The Sale of Your Business

At some point in their business careers, most business owners will transact a sale of their business. The implications of this event are significant for the individuals involved. Businesspeople are generally inexperienced and uncomfortable conducting the sale of their business and their approach to the task may differ dramatically.

Commitment is a vital factor in the sale of any business. If the business owner is only interested in 'testing the water' or in securing an exceptional price for the business, the sale process will be a frustrating exercise for all concerned and probably a waste of everyone's time. However, if the businessperson is committed to the sale of the business, important decisions such as pricing will be reasonable. External factors such as poor health, financial problems, and personal matters sometimes force a businessperson to transact a sale of his or her business.

Once a level of commitment has been established for the sale of the business, the businessperson must determine a price for the business. Pricing decisions tend to be difficult for a vendor. Business owners do not wish to leave a of money 'on the table', nor should legitimate buyers be discouraged by an excessive asking price.

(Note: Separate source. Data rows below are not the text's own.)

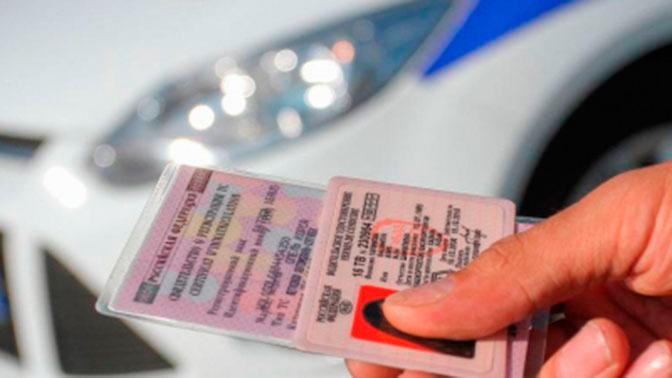 Названы сроки введения электронных водительских прав— Великие Луки
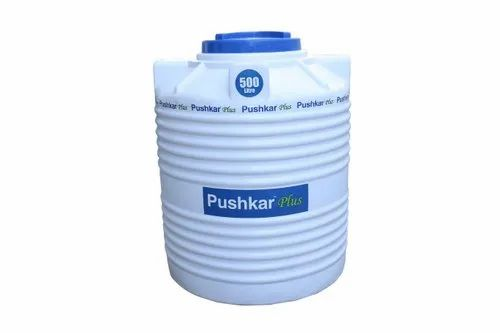 Moulded Water Storage Tank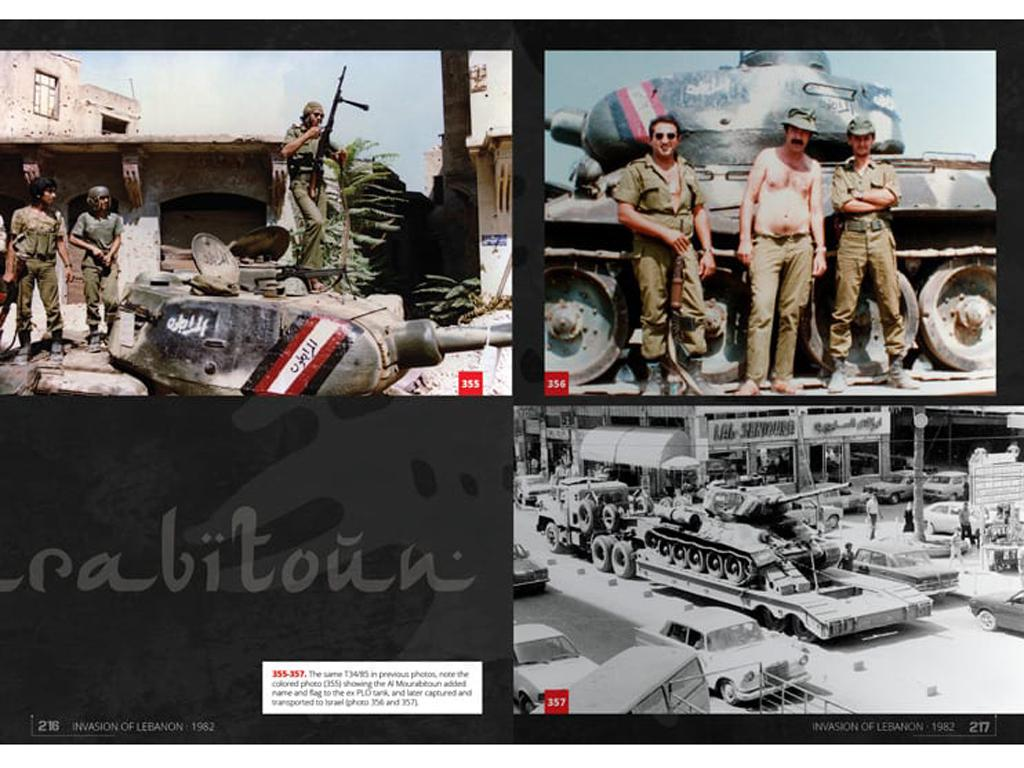 Invasion of  Lebanon (Vista 9)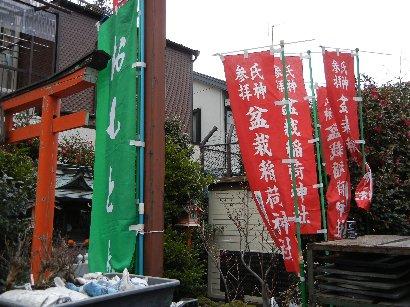 盆栽稲荷神社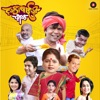 Dagadabaichi Chaal Original Motion Picture Soundtrack Single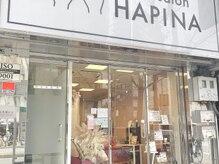 ハピナ(HAPINA)の詳細を見る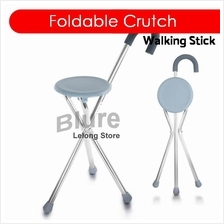 Foldable Crutch Cane Walking Stick Seat Stool Chair (Round)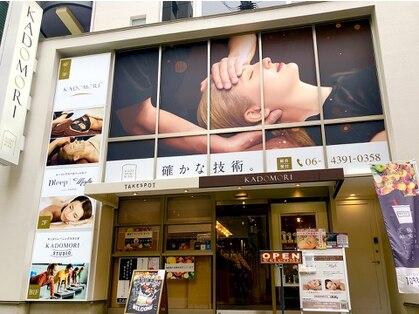 【小顔・痩身・バストアップ・美脚矯正・脱毛】KADOMORI 大阪サロン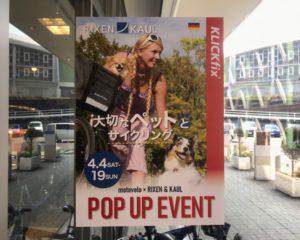 『モトベロ星が丘』×『リクセン&カウル』 POP UP EVENT~大切なペットとサイクリング~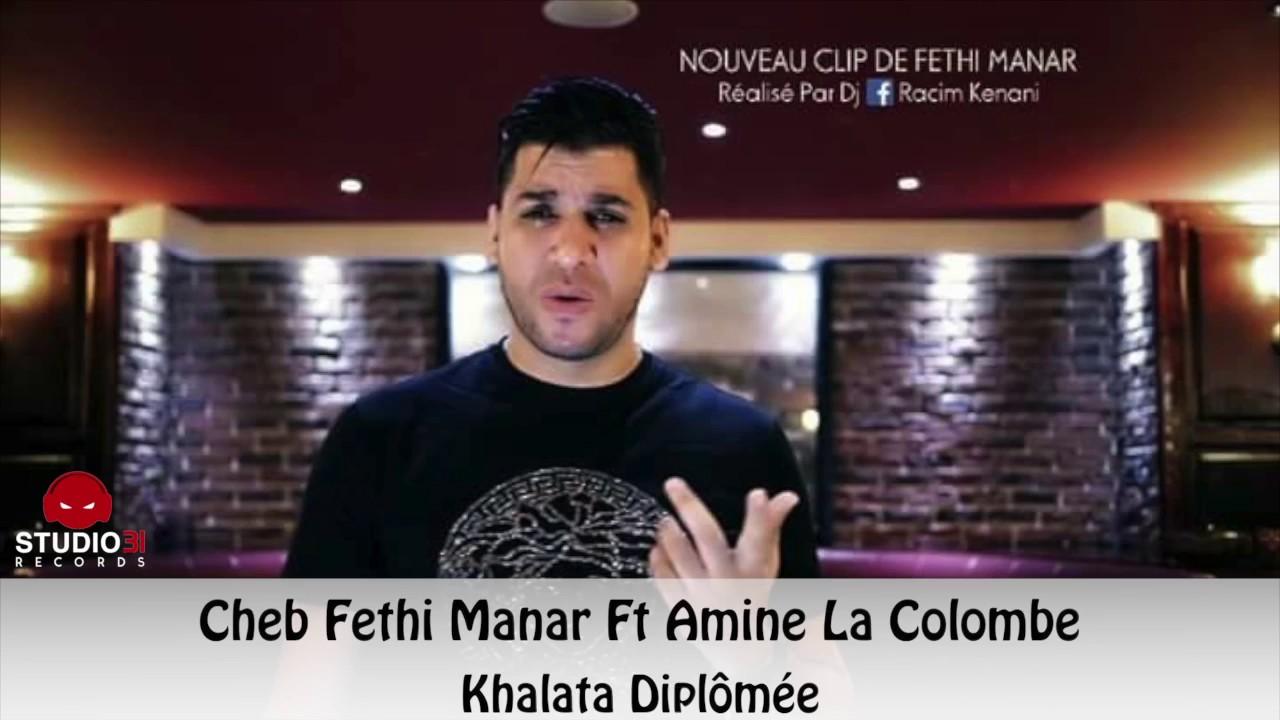 Cheb Fethi Manar (Khalata Diplômée) nouveau titre 2017  Studio31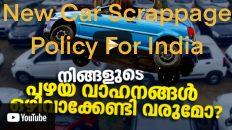 Vehicle scrapping policy Malayalam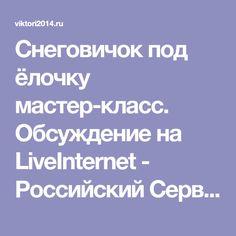 Снеговичок под ёлочку мастер-класс. Обсуждение на LiveInternet - Российский Сервис Онлайн-Дневников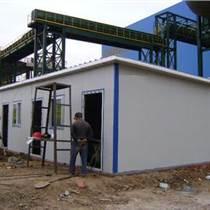 顺义区北石槽销售彩钢板搭建彩钢房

Vendors should establish a price range beginning with a minimum price below which the vendor will not sell, and culminating in a maximum price that represents the highest possible price for the business in an excellent market where demand is brisk. Between these two extremes, a reasonable price range that the seller can realistically anticipate should be agreed upon. Frequently, owners of small and medium-size businesses nurture an inflated value for their businesses. Earnings performance and market values of assets are critical factors in the determination of a selling price of any business.

Most purchasers expect vendors to "take some paper back" as part of the consideration as compared to 100% up-front cash. Business people should expect to receive part of the sale proceeds paid over a reasonable time period.

Should the business own redundant or non-operating assets, it may be advisable to segregate these non-operating assets to exclude them from negotiations for an operating business. For example, real estate assets could be transferred into a separate company and leased to the purchaser of the operating business. The operating business will retain the right to use these assets; however, ownership remains with the vendor.

The method by which a business is sold is an important consideration. Should businesspersons concentrate their efforts on those prospects with the highest probability of success or should as many potential buyers as possible be approached? The choice is a critical one. Disclosure of one's intention to sell can have damaging effects on the existing business in terms of employee morale, customer loyalty, and supplier relationships. A targeted sales approach reduces the risks, but it may also eliminate eligible buyers willing to pay a higher price for your business. It is a difficult decision, which only the owner of the business and his advisors should explore.

Many businesspersons who have an intimate knowledge of their industry can identify potential buyers for their business. Such potential buyers may include the competition, suppliers, or employees. Potential buyers should be ranked on a separate list considering various factors such as financial resources, knowledge of the business, and ability to operate the business. Most businesspeople prefer to avoid approaching prospective purchasers and tend to favor initial contact through a third party such as a trusted advisor.

Prospective purchasers will request information regarding the business that is for sale. Two packages of information should be assembled for prospective purchasers. The initial package should contain non-confidential information such as products, facilities, summary financial information, and a history of the business. A second information package should be made available only to those purchasers who have expressed a serious interest in transacting a purchase of the business within a price range that is acceptable to the vendor. This second package would contain confidential information regarding customers, markets, operations, and financial results. Disclosure of confidential information is a serious matter and any prospective purchaser should be requested to sign a confidentiality agreement to emphasize the confidential nature of the information and to impress upon the prospective purchaser his or her obligation to maintain the confidentiality of this information.

Businesspersons seeking to sell their business are well advised to consult with their chartered accountant and their lawyer. Their advice on tax and legal matters is crucial; however, the business owner, not his or her advisors, is ultimately responsible for the sale of the business. You instruct your advisors and you consider their counsel, but the ultimate decision regarding the divestiture of your business rests with you and with you alone.